## Source extract

# # # # #

Back to our objective (15), it can be achieved by taking  $\ell = \ell_{\text{out}} - 1$  when f(A) is correctly rounded  $(\delta_M < 2^{\ell_{\text{out}}-1})$ . When f(A) is faithful, a sensible choice would be to use  $\ell = \ell_{\text{out}} - 2$  to minimize the number of input bits to f(A), and require the implementation of f(A) to ensure  $\delta_M < 2^{\ell_{\text{out}}} - \sqrt{2} \cdot 2^{\ell_{\text{out}}-2} \approx 0.64 \cdot 2^{\ell_{\text{out}}}$ .

However, for some reason, a faithful f(A) with  $\delta_M < 2^{\ell_{\text{out}}}$ works just as well with  $\ell = \ell_{\text{out}} - 2$ : exhaustive testing of up to 12 input bits ( $\ell_{\text{in}} \ge -11$ ) for 2D norms, and up to 8 input bits ( $\ell_{\text{in}} \ge -7$ ) for 3D norms have shown all these operators to be faithful despite the above error bound being  $1.35 \cdot 2^{\ell_{\text{out}}}$ in this case. We welcome help by readers who could help us prove this.

## C. Architectural variants for the sum of squares

The exact sum of squares can be implemented in several ways. Of course it may use multipliers and adders. On FPGAs, this solution makes perfect sense for the precision domain where this computation fits in a DSP block. Just to take two examples, the DSPs in recent AMD FPGAs include a 18x25 or 18x27 multiplier followed by a 48-bit adder: they can compute a sum of two (resp. 3) squares of up to 18-bit inputs in two (resp. three) DSPs and no LUT. A DSP in the recent Intel/Altera FPGAs can compute a sum of two products of 18x18 bits, so a sum of two squares up to 18 bits fits in a single DSP without any logic.

# # # # #

Data entries:
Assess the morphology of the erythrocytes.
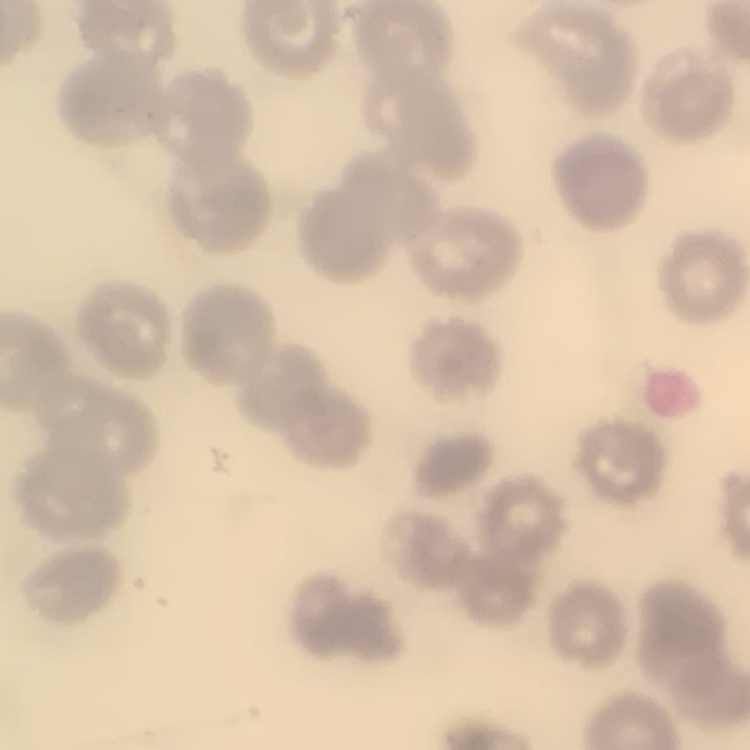

No rouleaux formation.

Thin blood film. Field's or Giemsa stain. Square crop of a larger photomicrograph.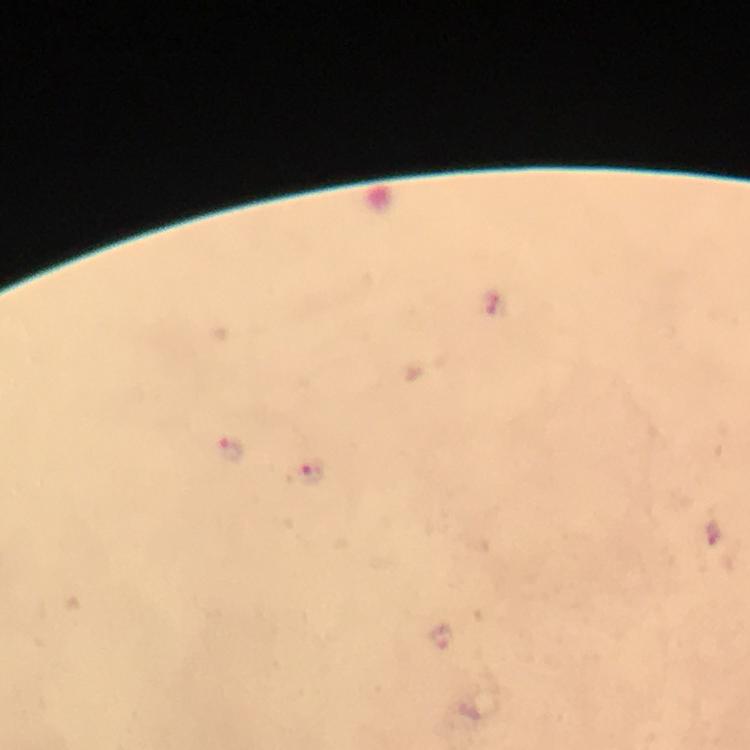

Approximate centers as (x, y) in pixels.
Summary:
  - Plasmodium parasite locations: (228, 450), (305, 473)
  - Cropped from: a single field of view
  - Stain: Giemsa
  - Preparation: thick blood film
  - Capture: smartphone camera through the microscope
  - Image size: 750×750 pixels
  - Magnification: 100x
  - Context: from a diagnostic examination for malaria
  - Immersion oil: used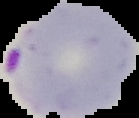 Result: Plasmodium parasites detected. Image is 139×118 pixels. The area outside the segmented cell region is set to black. From a thin blood film.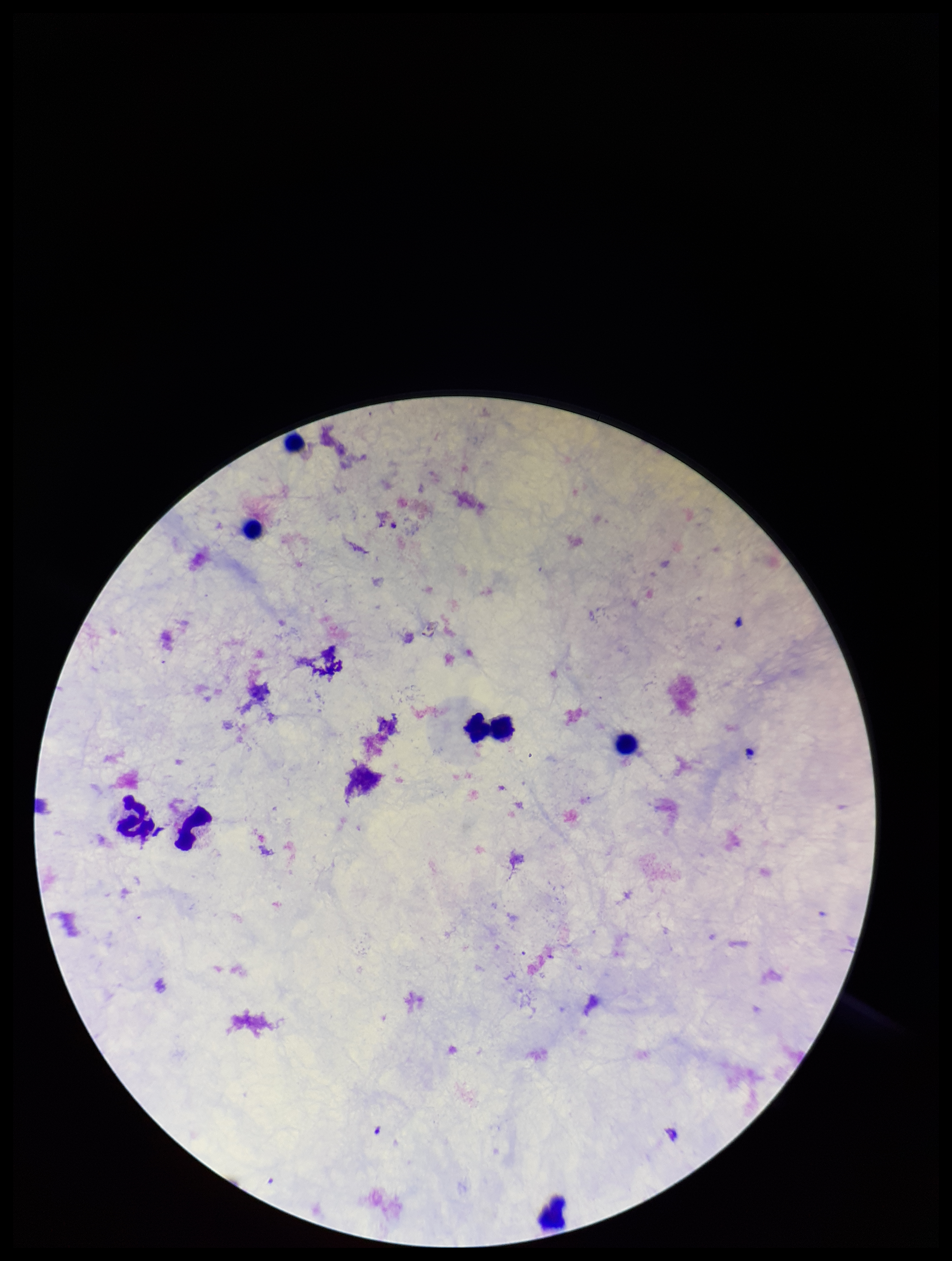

# # # # #

## Given task
Reproduce the part of the FPGA arithmetic text that opens with the words containing "## C. Architectural" and closes with "without any logic.", substituting "programmable logic devices" for each occurrence of "FPGAs". These rows have no role in what is asked here.

## Final result
## C. Architectural variants for the sum of squares

The exact sum of squares can be implemented in several ways. Of course it may use multipliers and adders. On programmable logic devices, this solution makes perfect sense for the precision domain where this computation fits in a DSP block. Just to take two examples, the DSPs in recent AMD programmable logic devices include a 18x25 or 18x27 multiplier followed by a 48-bit adder: they can compute a sum of two (resp. 3) squares of up to 18-bit inputs in two (resp. three) DSPs and no LUT. A DSP in the recent Intel/Altera programmable logic devices can compute a sum of two products of 18x18 bits, so a sum of two squares up to 18 bits fits in a single DSP without any logic.